Nothing to do but…

I was thinking this afternoon, while baby slept on me and rain washed the windows and the house was (for once) very quiet, about how my best writing – literally the writing that people consistently respond to with “You’re a really good writer” – is writing in which I have felt something, and wanted to convey that something to others. To everyone that read it, in fact. I could recall each time, that I had wanted to share a feeling – of triumph, of loss, of fear or jubilation.

In my scientific writing, I’ve rarely (never?) been so effective. Feedback has ranged from “You talk too much, and you write too much” (Masters’ program advisor) to “Your writing illustrates why I’d rather read writing by people whose native language isn’t English” (French PhD student during my Masters) to just plain “Wow, this is overkill” (on my 47-page BSc. Honours thesis). It’s never been grabbing, or exciting, or possibly even that interesting. And although scientific writing isn’t really expected to be, at its best, it can be, which is what I’d like to strive for. Because frankly when I’m writing something that doesn’t excite anyone reading it, I’m pretty unlikely to be very excited myself, and life is too short to write boring writing, or to be bored while writing.

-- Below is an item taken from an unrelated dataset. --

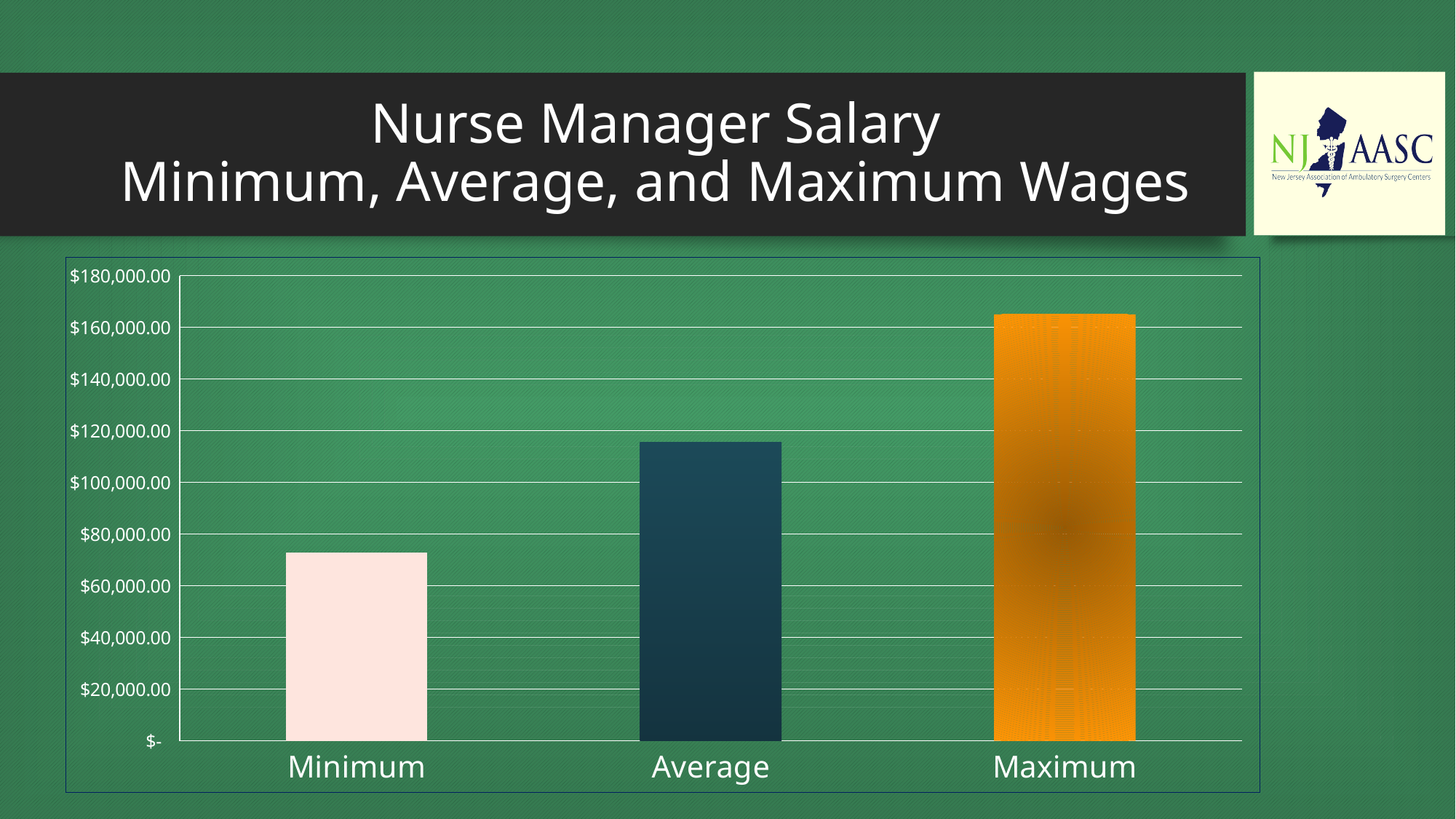
Is the value for Maximum greater or less than $180,000.00? less What kind of chart is shown on the slide? bar chart Is the value for Average greater or less than $100,000.00? greater Which is larger, the value for Average or the value for Minimum? Average Is the value for Minimum greater or less than $60,000.00? greater Which category has the lowest value? Minimum How many categories are plotted on the chart? 3 What is the title of the slide containing the chart? Nurse Manager Salary Minimum, Average, and Maximum Wages Do the values rise or fall moving from Minimum to Maximum along the x axis? rise Which category has the highest value? Maximum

So all that led to me to another thought — the idea of “Well I had nothing else to do but…”. I was thinking about this because I was at the tail end of an hour being ‘baby trapped’ in a chair too uncomfortable to fall asleep in, but too far from anything useful – a book, my phone (on which I can read my Kindle books, of course), a pen and paper – to accomplish much. I got thinking about how for the first 2 1/2 months of her life I really couldn’t do much with her at all – couldn’t carry her, ergo, was mostly bound to a rocking chair or couch or other seating, waiting for my busted-up pelvis to heal.

And I thought about how that might have been a great time, in theory, to learn R or QGIS, to read a large classic novel, or write. A lot. In reality, I barely made 150 pages into the first book in the Dune series; I was somehow constantly babe-in-arms-nursing, babe-in-arms-asleep, hobbling to (or from) the bathroom, or some other menial task. The first two, of course, infinitely more satisfying than the latter, but I digress. But I thought about how in recovery where, say, one didn’t have a tiny infant to care for, one might make some choices, having “Nothing to do but…”… fill in the blank:

  • … watch bad TV on Netflix
  • … watch realms of 1940s classic films
  • … read Eric Toensmeier’s Edible Forest Gardens cover to cover (both volumes)
  • … learn R, or QGIS
  • … paint one’s toenails a different shade each day of the wee
  • … or anything else.

The point is that you could literally choose anything to say you had “nothing to do but” do — but what you actually chose to do, would make all the difference. Scene spoiler: I watched a lot of bad TV on Netflix (Suits, to be precise). We also watched a lot of Allan Savory videos, Gabe Brown, natural building, hide tanning, and other skills-related videos.

But the important point I’m trying to make (now, in hindsight) is that we choose how to fill those unfilled slots of time wisely, so that we emerge from them with a new set of ideas, different thinking, refreshed, restored, or at least, re-educated. It’s too easy to say ‘I didn’t have time’ when, in fact, we often do: it’s just that it’s been poorly allocated.

With that… I’m going to go finish what I haven’t had time for.